Ekowisata didefinisikan sebagai suatu jenis pariwisata yang kegiatannya semata-mata menikmati aktifitas yang berkaitan dengan lingkungan alam dengan segala bentuk kehidupan dalam kondisi apa adanya dan kecenderungan sebagai ajang atau sarana lingkungan bagi wisatawan dengan melibatkan masyarakat sekitar kawasan proyek ekowisata (Yoeti 2000).

Fandeli (2002) menjelaskan ekowisata adalah suatu bentuk wisata yang bertanggung jawab terhadap kelestarian area yang masih alami (natural area), memberi manfaat secara ekonomi dan mempertahankan keutuhan budaya bagi masyarakat setempat.
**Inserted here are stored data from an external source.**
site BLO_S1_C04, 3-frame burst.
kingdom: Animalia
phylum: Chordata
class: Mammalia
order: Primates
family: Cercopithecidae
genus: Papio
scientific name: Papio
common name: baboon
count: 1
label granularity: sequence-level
Atas dasar pengertian ini bentuk ekowisata pada dasarnya merupakan bentuk gerakan konservasi yang dilakukan oleh penduduk dunia. Selanjutnya Fandeli (2002) menjelaskan bahwa ekowisata merupakan suatu bentuk perjalanan yang sangat erat dengan prinsip konservasi. Ekowisata sangat tepat dan berdaya guna dalam mempertahankan keutuhan dan keaslian ekowisata di areal yang masih alami serta pelestarian alam dapat ditingkatkan kualitasnya.
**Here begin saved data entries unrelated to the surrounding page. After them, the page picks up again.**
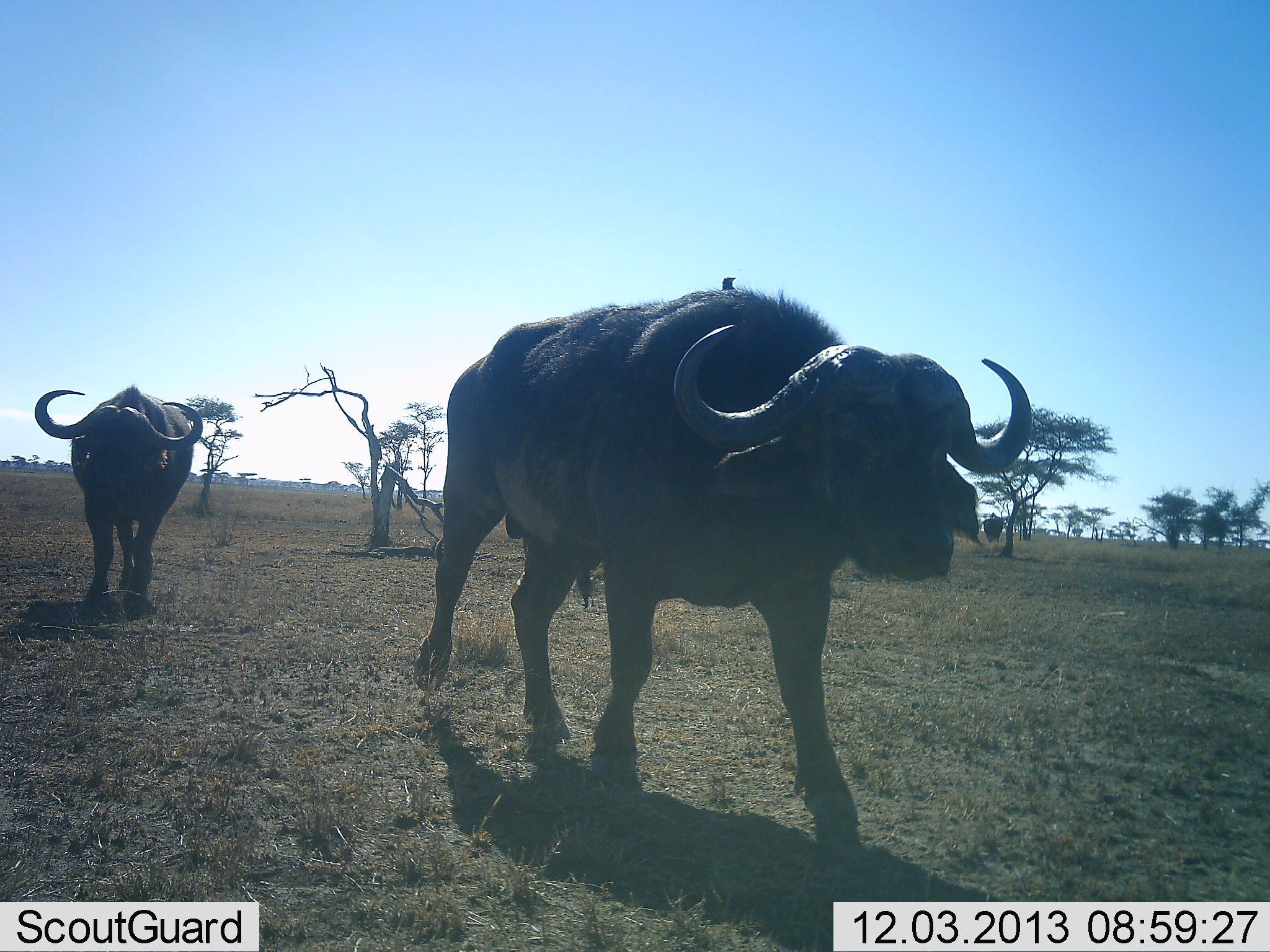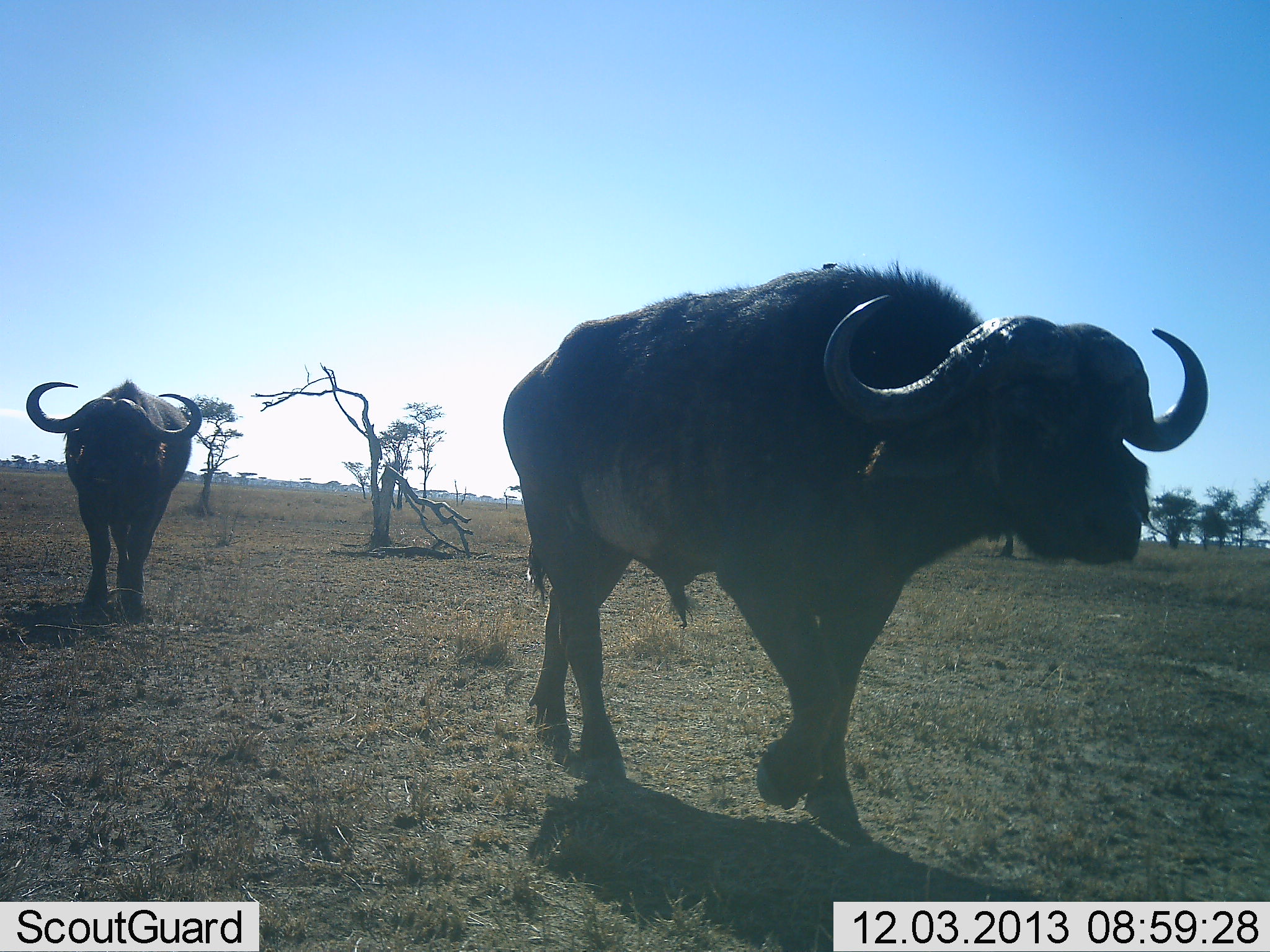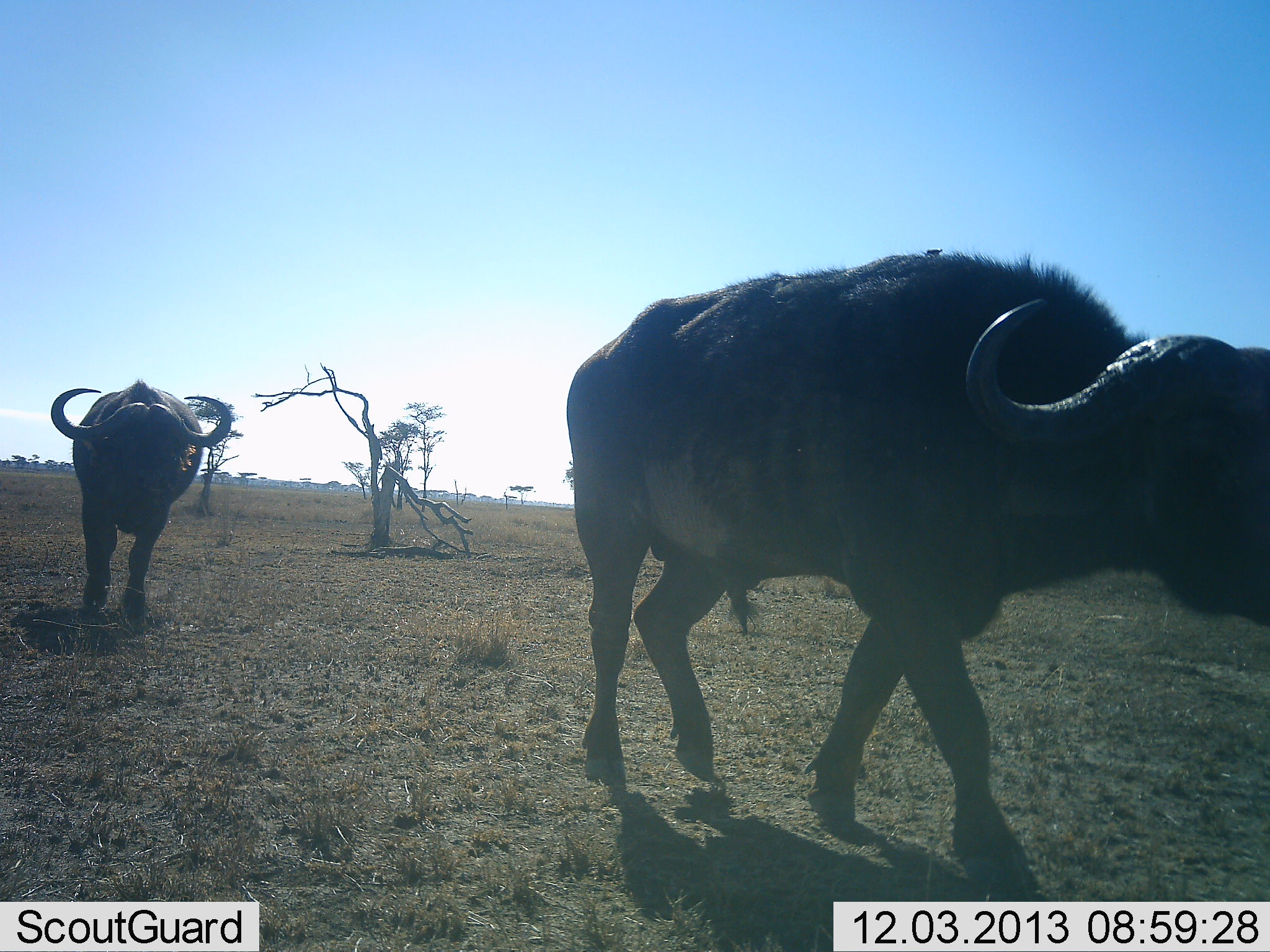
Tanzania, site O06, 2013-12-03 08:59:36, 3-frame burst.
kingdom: Animalia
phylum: Chordata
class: Mammalia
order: Artiodactyla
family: Bovidae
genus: Syncerus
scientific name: Syncerus caffer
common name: cape buffalo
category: buffalo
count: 2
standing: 18%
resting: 0%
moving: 100%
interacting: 0%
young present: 0%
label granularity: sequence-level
Fennell (2002), mendefinisikan ekowisata sebagi bentuk wisata berbasiskan sumber daya alam secara berkelanjutan dengan fokus utama pengalaman dan pengetahuan dari alam, etika dalam mengelola alam yang berdampak negatif rendah, tidak konsumtif, berorientasi pada kepentingan masyarakat lokal. Memperhatikan kekhasan kawasan alami, berkontribusi terhadap konservasi dan kawasan.

(21)

kualitas hubungan antar manusia, kualitas hidup masyarakat setempat dan menjaga kualitas lingkungan. Pengertian ini mengandung arti bahwa ekowisata selain memberi manfaat bagi masyarakat yang berwisata, juga bermanfaat bagi masyarakat lokal yang juga harus memberi kontribusi langsung bagi kegiatan konservasi lingkungan.
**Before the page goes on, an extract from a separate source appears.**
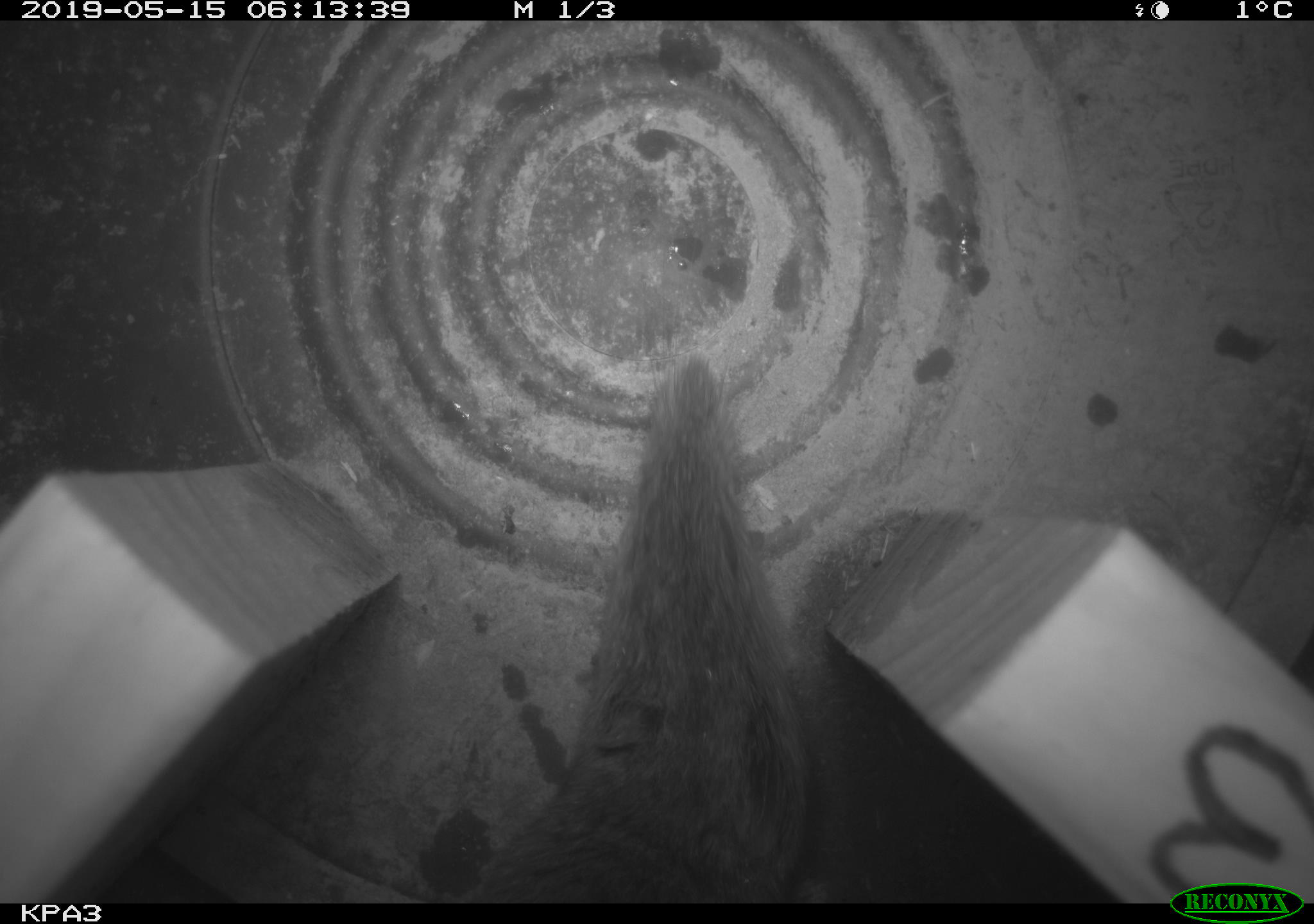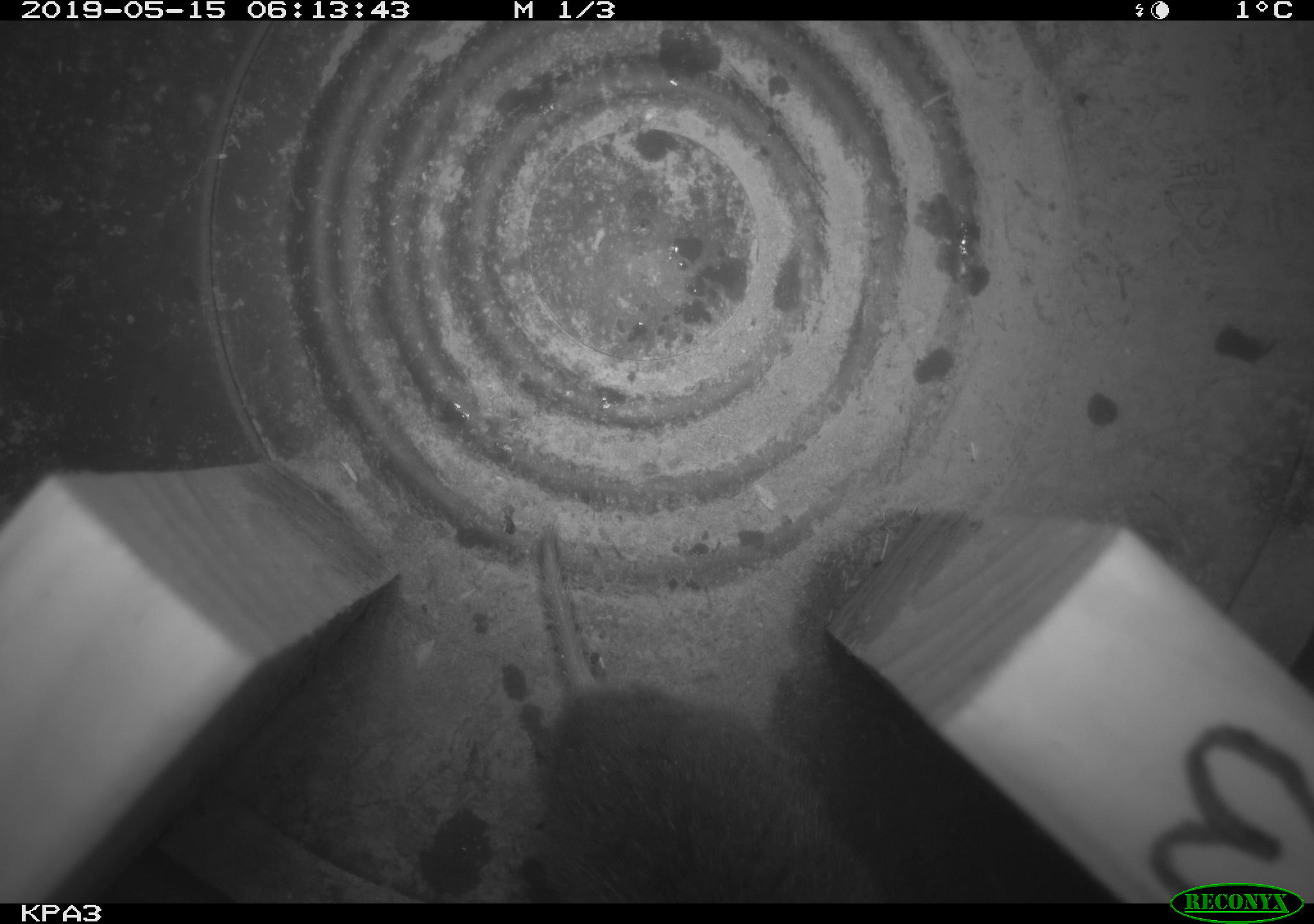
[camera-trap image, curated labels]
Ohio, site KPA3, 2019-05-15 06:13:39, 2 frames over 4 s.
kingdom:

Berbeda dengan wisata konvensional, ekowisata merupakan kegiatan wisata yang menaruh perhatian besar terhadap kelestarian sumberdaya pariwisata. Masyarakat ekowisata internasional mengartikannya sebagai perjalanan wisata alam yang bertanggung jawab dengan cara mengkonservasi lingkungan dan meningkatkan kesejahteraan masyarakat lokal (TIES 2000 dalam Damanik dan Weber 2006).

Berdasarkan definisi tersebut, ekowisata dapat dilihat dari tiga perspektif, yakni ekowisata sebagai produk, sebagai pasar dan sebagai pendekatan pengembangan. Sebagai produk, ekowisata merupakan semua atraksi yang berbasis pada sumberdaya alam. Sebagai pasar, ekowisata merupakan perjalanan yang diarahkan pada upaya-upaya pelestarian lingkungan. Sebagai pendekatan pengembangan, ekowisata merupakan metode pemanfaatan dan pengelolaan sumberdaya pariwisata secara ramah lingkungan.

Sedangkan dalam penerapannya, pengembangan ekowisata sebaiknya juga mencerminkan dua prinsip lainnya yakni prinsip edukasi dan prinsip wisata. Prinsip edukasi bahwa pengembangan ekowisata harus mengandung unsur pendidikan untuk mengubah sikap dan perilaku seseorang menjadi milik kepedulian, tanggung jawab dan komitmen pelestarian terhadap pelestarian lingkungan dan budaya. Sedangkan prinsip wisata bahwa pengembangan ekowisata harus dapat memberikan kepuasan dan pengalaman orisinil kepada pengunjung serta memastikan usaha ekowisata dapat berkelanjutan.

Istilah ekowisata yang telah dikenal luas di Indonesia dipahami sebagai : suatu konsep pengembangan dan penyelenggaraan pariwisata berbasis (a) pemanfaatan lingkungan untuk perlindungan dan pelestarian; (b) berintikan partisipasi aktif masyarakat; (c) dengan penyajian produk bermuatan pendidikan, pembelajaran dan rekreasi; (d) berdampak negatif minimal; (e) memberikan sumbangan positif terhadap pembangunan ekonomi daerah, yang diberlakukan bagi kawasan lindung, kawasan terbuka, kawasan alam binaan, serta kawasan budaya (Sekartjakrarini 2009).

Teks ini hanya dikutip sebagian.